Instead, the Canadian Libyan Council vice-president was planning to touch off her husband's homecoming from their shared homeland Thursday with a dark but no less celebratory message: a bold black and white sign that read, simply: "He's Dead!"

"We are in great shock and great happiness," Ms. Basir said of the news that long-time dictator Moammar Gadhafi had been killed by rebel forces near his hometown of Sirte, his regime's last remaining stronghold.

"There's complete excitement that we can close this very dark chapter in Libya's history and move on."

Libyans across Canada phoned friends, planned parties and openly rejoiced over the demise of the man who maintained an iron rule over their homeland for 42 years, and whom they blame for plunging the country into a state of abject poverty and social decay.

Col.

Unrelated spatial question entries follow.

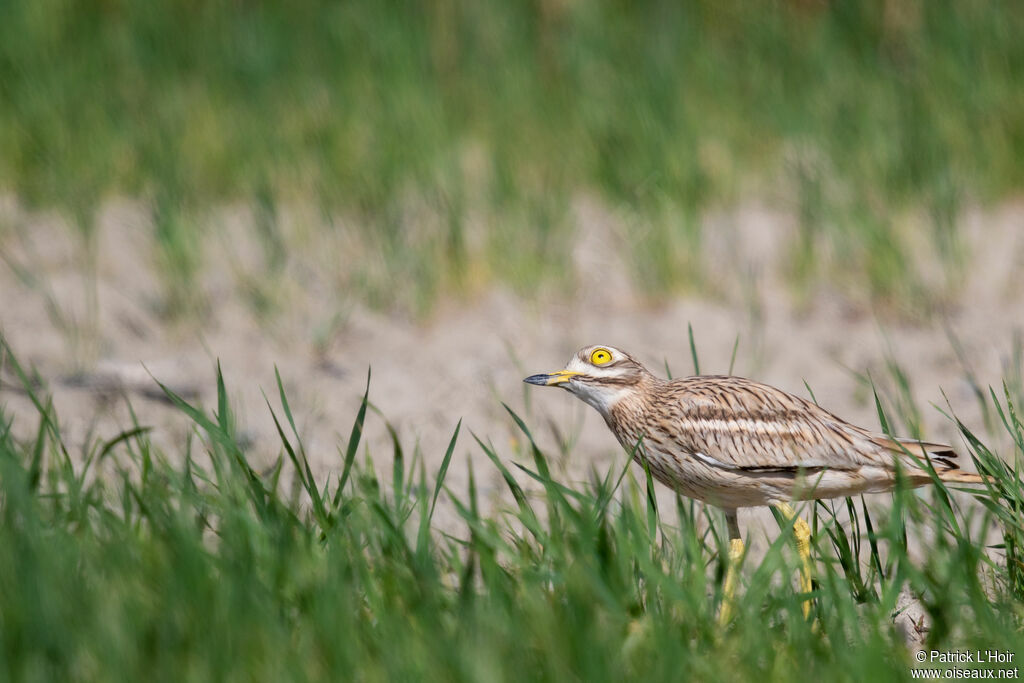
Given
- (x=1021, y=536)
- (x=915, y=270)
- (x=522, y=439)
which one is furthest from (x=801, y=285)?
(x=1021, y=536)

Gadhafi's death marked the end of a violent political drama that has absorbed expatriate Libyans around the world for months, ever since the Arab Spring uprising in the Middle East reached Libya and touched off a civil war that led to Col. Gadhafi's ouster two months ago.

But the mystery surrounding his whereabouts fostered uncertainty about Libya's future and made it all but impossible for the National Transitional Council to establish an interim government.

Ahmed Mansour was jarred awake when an ecstatic friend phoned Thursday to share the news of Col. Gadhafi's death. When he filled his wife in on the latest developments, she promptly rushed off to enjoy the moment with friends living down the street.

Sufyan Maghur also made a detour to celebrate with his mother before heading into work.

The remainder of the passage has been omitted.